The response should be an exact copy of every record.

# # # #

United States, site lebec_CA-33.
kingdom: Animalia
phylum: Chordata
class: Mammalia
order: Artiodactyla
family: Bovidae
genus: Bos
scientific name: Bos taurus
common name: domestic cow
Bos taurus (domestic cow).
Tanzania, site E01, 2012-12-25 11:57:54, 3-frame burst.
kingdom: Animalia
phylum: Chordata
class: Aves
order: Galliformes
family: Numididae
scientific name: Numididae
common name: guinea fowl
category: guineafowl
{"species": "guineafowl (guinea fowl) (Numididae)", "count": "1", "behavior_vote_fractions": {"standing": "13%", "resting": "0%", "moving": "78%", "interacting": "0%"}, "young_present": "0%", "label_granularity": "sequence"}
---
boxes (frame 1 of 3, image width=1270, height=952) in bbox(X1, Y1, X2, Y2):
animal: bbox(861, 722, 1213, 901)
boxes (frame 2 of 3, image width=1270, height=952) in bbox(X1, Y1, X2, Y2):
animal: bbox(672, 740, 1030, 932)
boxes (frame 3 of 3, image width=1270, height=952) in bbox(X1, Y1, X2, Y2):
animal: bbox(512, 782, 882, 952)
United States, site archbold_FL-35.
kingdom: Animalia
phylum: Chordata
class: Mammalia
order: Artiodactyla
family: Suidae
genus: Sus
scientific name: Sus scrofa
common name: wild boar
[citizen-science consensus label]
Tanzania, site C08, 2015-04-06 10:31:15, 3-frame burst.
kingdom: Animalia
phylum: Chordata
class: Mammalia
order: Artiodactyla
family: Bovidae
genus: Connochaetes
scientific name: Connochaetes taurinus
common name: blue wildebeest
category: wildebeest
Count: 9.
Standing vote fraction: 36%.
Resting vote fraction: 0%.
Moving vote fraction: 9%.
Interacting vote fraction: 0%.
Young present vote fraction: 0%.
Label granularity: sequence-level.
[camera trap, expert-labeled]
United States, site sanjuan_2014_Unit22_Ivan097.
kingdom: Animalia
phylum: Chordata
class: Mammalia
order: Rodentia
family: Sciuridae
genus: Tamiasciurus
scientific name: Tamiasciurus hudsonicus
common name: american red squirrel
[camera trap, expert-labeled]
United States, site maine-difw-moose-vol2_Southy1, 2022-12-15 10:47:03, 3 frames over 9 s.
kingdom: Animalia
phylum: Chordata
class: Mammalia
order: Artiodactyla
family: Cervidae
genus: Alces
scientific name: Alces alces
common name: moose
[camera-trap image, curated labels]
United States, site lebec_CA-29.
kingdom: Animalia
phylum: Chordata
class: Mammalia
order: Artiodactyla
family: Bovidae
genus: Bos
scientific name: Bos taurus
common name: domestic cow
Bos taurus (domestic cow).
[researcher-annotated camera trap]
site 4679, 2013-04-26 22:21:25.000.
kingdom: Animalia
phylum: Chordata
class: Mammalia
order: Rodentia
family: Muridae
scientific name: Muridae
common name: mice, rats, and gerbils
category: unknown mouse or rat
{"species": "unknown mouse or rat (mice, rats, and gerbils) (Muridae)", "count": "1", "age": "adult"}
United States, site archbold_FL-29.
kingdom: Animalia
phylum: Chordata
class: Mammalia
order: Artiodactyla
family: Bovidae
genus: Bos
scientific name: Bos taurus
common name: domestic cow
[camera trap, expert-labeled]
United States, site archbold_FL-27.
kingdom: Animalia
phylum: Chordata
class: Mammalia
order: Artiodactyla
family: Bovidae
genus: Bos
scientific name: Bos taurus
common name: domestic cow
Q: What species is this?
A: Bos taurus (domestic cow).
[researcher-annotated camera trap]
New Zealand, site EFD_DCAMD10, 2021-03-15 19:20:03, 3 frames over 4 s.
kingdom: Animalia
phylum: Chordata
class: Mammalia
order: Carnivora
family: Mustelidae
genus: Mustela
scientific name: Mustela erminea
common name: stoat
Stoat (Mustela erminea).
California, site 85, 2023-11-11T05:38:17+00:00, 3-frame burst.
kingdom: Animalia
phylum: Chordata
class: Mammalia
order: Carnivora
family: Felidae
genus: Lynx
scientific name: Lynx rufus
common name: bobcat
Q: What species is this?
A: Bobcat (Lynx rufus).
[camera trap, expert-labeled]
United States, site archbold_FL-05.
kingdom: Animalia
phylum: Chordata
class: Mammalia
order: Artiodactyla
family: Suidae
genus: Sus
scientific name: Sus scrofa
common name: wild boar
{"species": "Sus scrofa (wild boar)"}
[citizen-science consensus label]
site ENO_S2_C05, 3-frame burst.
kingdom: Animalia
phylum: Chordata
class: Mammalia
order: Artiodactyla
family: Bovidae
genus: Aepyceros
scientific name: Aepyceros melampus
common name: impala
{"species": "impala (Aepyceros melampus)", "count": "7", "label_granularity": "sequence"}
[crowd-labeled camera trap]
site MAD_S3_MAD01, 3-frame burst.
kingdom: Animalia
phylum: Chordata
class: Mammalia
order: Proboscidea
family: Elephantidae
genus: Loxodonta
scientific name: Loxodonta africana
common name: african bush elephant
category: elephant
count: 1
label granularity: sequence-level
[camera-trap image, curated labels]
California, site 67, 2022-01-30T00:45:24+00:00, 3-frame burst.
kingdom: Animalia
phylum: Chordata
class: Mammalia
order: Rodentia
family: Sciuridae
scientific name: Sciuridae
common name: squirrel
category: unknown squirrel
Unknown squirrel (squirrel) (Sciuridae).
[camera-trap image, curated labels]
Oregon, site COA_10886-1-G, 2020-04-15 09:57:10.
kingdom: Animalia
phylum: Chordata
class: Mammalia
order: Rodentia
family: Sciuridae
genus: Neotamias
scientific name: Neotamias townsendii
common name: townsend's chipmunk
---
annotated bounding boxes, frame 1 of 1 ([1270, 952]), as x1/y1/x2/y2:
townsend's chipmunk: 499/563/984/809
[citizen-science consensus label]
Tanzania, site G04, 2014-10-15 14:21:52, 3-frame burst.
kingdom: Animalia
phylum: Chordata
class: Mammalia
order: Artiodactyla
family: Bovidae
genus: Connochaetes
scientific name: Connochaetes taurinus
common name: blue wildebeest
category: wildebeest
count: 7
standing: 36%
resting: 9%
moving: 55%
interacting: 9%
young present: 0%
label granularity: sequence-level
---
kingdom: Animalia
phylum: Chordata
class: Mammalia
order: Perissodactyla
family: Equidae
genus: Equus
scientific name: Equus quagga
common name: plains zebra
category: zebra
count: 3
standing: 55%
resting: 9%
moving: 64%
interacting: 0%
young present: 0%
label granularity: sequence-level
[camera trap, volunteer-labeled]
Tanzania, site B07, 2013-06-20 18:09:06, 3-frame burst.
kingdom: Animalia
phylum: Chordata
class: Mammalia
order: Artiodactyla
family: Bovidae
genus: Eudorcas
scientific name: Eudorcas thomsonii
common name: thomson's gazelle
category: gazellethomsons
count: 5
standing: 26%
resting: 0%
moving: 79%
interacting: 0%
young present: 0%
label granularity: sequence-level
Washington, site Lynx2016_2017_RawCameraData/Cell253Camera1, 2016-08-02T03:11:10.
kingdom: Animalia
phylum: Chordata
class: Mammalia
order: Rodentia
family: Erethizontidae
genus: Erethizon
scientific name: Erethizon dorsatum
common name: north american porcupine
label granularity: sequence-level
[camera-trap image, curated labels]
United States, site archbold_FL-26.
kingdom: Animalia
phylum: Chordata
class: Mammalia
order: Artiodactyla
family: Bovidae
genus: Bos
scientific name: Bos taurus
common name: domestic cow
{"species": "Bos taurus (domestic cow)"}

# # # #

Answer:
United States, site lebec_CA-33.
kingdom: Animalia
phylum: Chordata
class: Mammalia
order: Artiodactyla
family: Bovidae
genus: Bos
scientific name: Bos taurus
common name: domestic cow
Bos taurus (domestic cow).
Tanzania, site E01, 2012-12-25 11:57:54, 3-frame burst.
kingdom: Animalia
phylum: Chordata
class: Aves
order: Galliformes
family: Numididae
scientific name: Numididae
common name: guinea fowl
category: guineafowl
{"species": "guineafowl (guinea fowl) (Numididae)", "count": "1", "behavior_vote_fractions": {"standing": "13%", "resting": "0%", "moving": "78%", "interacting": "0%"}, "young_present": "0%", "label_granularity": "sequence"}
---
boxes (frame 1 of 3, image width=1270, height=952) in bbox(X1, Y1, X2, Y2):
animal: bbox(861, 722, 1213, 901)
boxes (frame 2 of 3, image width=1270, height=952) in bbox(X1, Y1, X2, Y2):
animal: bbox(672, 740, 1030, 932)
boxes (frame 3 of 3, image width=1270, height=952) in bbox(X1, Y1, X2, Y2):
animal: bbox(512, 782, 882, 952)
United States, site archbold_FL-35.
kingdom: Animalia
phylum: Chordata
class: Mammalia
order: Artiodactyla
family: Suidae
genus: Sus
scientific name: Sus scrofa
common name: wild boar
[citizen-science consensus label]
Tanzania, site C08, 2015-04-06 10:31:15, 3-frame burst.
kingdom: Animalia
phylum: Chordata
class: Mammalia
order: Artiodactyla
family: Bovidae
genus: Connochaetes
scientific name: Connochaetes taurinus
common name: blue wildebeest
category: wildebeest
Count: 9.
Standing vote fraction: 36%.
Resting vote fraction: 0%.
Moving vote fraction: 9%.
Interacting vote fraction: 0%.
Young present vote fraction: 0%.
Label granularity: sequence-level.
[camera trap, expert-labeled]
United States, site sanjuan_2014_Unit22_Ivan097.
kingdom: Animalia
phylum: Chordata
class: Mammalia
order: Rodentia
family: Sciuridae
genus: Tamiasciurus
scientific name: Tamiasciurus hudsonicus
common name: american red squirrel
[camera trap, expert-labeled]
United States, site maine-difw-moose-vol2_Southy1, 2022-12-15 10:47:03, 3 frames over 9 s.
kingdom: Animalia
phylum: Chordata
class: Mammalia
order: Artiodactyla
family: Cervidae
genus: Alces
scientific name: Alces alces
common name: moose
[camera-trap image, curated labels]
United States, site lebec_CA-29.
kingdom: Animalia
phylum: Chordata
class: Mammalia
order: Artiodactyla
family: Bovidae
genus: Bos
scientific name: Bos taurus
common name: domestic cow
Bos taurus (domestic cow).
[researcher-annotated camera trap]
site 4679, 2013-04-26 22:21:25.000.
kingdom: Animalia
phylum: Chordata
class: Mammalia
order: Rodentia
family: Muridae
scientific name: Muridae
common name: mice, rats, and gerbils
category: unknown mouse or rat
{"species": "unknown mouse or rat (mice, rats, and gerbils) (Muridae)", "count": "1", "age": "adult"}
United States, site archbold_FL-29.
kingdom: Animalia
phylum: Chordata
class: Mammalia
order: Artiodactyla
family: Bovidae
genus: Bos
scientific name: Bos taurus
common name: domestic cow
[camera trap, expert-labeled]
United States, site archbold_FL-27.
kingdom: Animalia
phylum: Chordata
class: Mammalia
order: Artiodactyla
family: Bovidae
genus: Bos
scientific name: Bos taurus
common name: domestic cow
Q: What species is this?
A: Bos taurus (domestic cow).
[researcher-annotated camera trap]
New Zealand, site EFD_DCAMD10, 2021-03-15 19:20:03, 3 frames over 4 s.
kingdom: Animalia
phylum: Chordata
class: Mammalia
order: Carnivora
family: Mustelidae
genus: Mustela
scientific name: Mustela erminea
common name: stoat
Stoat (Mustela erminea).
California, site 85, 2023-11-11T05:38:17+00:00, 3-frame burst.
kingdom: Animalia
phylum: Chordata
class: Mammalia
order: Carnivora
family: Felidae
genus: Lynx
scientific name: Lynx rufus
common name: bobcat
Q: What species is this?
A: Bobcat (Lynx rufus).
[camera trap, expert-labeled]
United States, site archbold_FL-05.
kingdom: Animalia
phylum: Chordata
class: Mammalia
order: Artiodactyla
family: Suidae
genus: Sus
scientific name: Sus scrofa
common name: wild boar
{"species": "Sus scrofa (wild boar)"}
[citizen-science consensus label]
site ENO_S2_C05, 3-frame burst.
kingdom: Animalia
phylum: Chordata
class: Mammalia
order: Artiodactyla
family: Bovidae
genus: Aepyceros
scientific name: Aepyceros melampus
common name: impala
{"species": "impala (Aepyceros melampus)", "count": "7", "label_granularity": "sequence"}
[crowd-labeled camera trap]
site MAD_S3_MAD01, 3-frame burst.
kingdom: Animalia
phylum: Chordata
class: Mammalia
order: Proboscidea
family: Elephantidae
genus: Loxodonta
scientific name: Loxodonta africana
common name: african bush elephant
category: elephant
count: 1
label granularity: sequence-level
[camera-trap image, curated labels]
California, site 67, 2022-01-30T00:45:24+00:00, 3-frame burst.
kingdom: Animalia
phylum: Chordata
class: Mammalia
order: Rodentia
family: Sciuridae
scientific name: Sciuridae
common name: squirrel
category: unknown squirrel
Unknown squirrel (squirrel) (Sciuridae).
[camera-trap image, curated labels]
Oregon, site COA_10886-1-G, 2020-04-15 09:57:10.
kingdom: Animalia
phylum: Chordata
class: Mammalia
order: Rodentia
family: Sciuridae
genus: Neotamias
scientific name: Neotamias townsendii
common name: townsend's chipmunk
---
annotated bounding boxes, frame 1 of 1 ([1270, 952]), as x1/y1/x2/y2:
townsend's chipmunk: 499/563/984/809
[citizen-science consensus label]
Tanzania, site G04, 2014-10-15 14:21:52, 3-frame burst.
kingdom: Animalia
phylum: Chordata
class: Mammalia
order: Artiodactyla
family: Bovidae
genus: Connochaetes
scientific name: Connochaetes taurinus
common name: blue wildebeest
category: wildebeest
count: 7
standing: 36%
resting: 9%
moving: 55%
interacting: 9%
young present: 0%
label granularity: sequence-level
---
kingdom: Animalia
phylum: Chordata
class: Mammalia
order: Perissodactyla
family: Equidae
genus: Equus
scientific name: Equus quagga
common name: plains zebra
category: zebra
count: 3
standing: 55%
resting: 9%
moving: 64%
interacting: 0%
young present: 0%
label granularity: sequence-level
[camera trap, volunteer-labeled]
Tanzania, site B07, 2013-06-20 18:09:06, 3-frame burst.
kingdom: Animalia
phylum: Chordata
class: Mammalia
order: Artiodactyla
family: Bovidae
genus: Eudorcas
scientific name: Eudorcas thomsonii
common name: thomson's gazelle
category: gazellethomsons
count: 5
standing: 26%
resting: 0%
moving: 79%
interacting: 0%
young present: 0%
label granularity: sequence-level
Washington, site Lynx2016_2017_RawCameraData/Cell253Camera1, 2016-08-02T03:11:10.
kingdom: Animalia
phylum: Chordata
class: Mammalia
order: Rodentia
family: Erethizontidae
genus: Erethizon
scientific name: Erethizon dorsatum
common name: north american porcupine
label granularity: sequence-level
[camera-trap image, curated labels]
United States, site archbold_FL-26.
kingdom: Animalia
phylum: Chordata
class: Mammalia
order: Artiodactyla
family: Bovidae
genus: Bos
scientific name: Bos taurus
common name: domestic cow
{"species": "Bos taurus (domestic cow)"}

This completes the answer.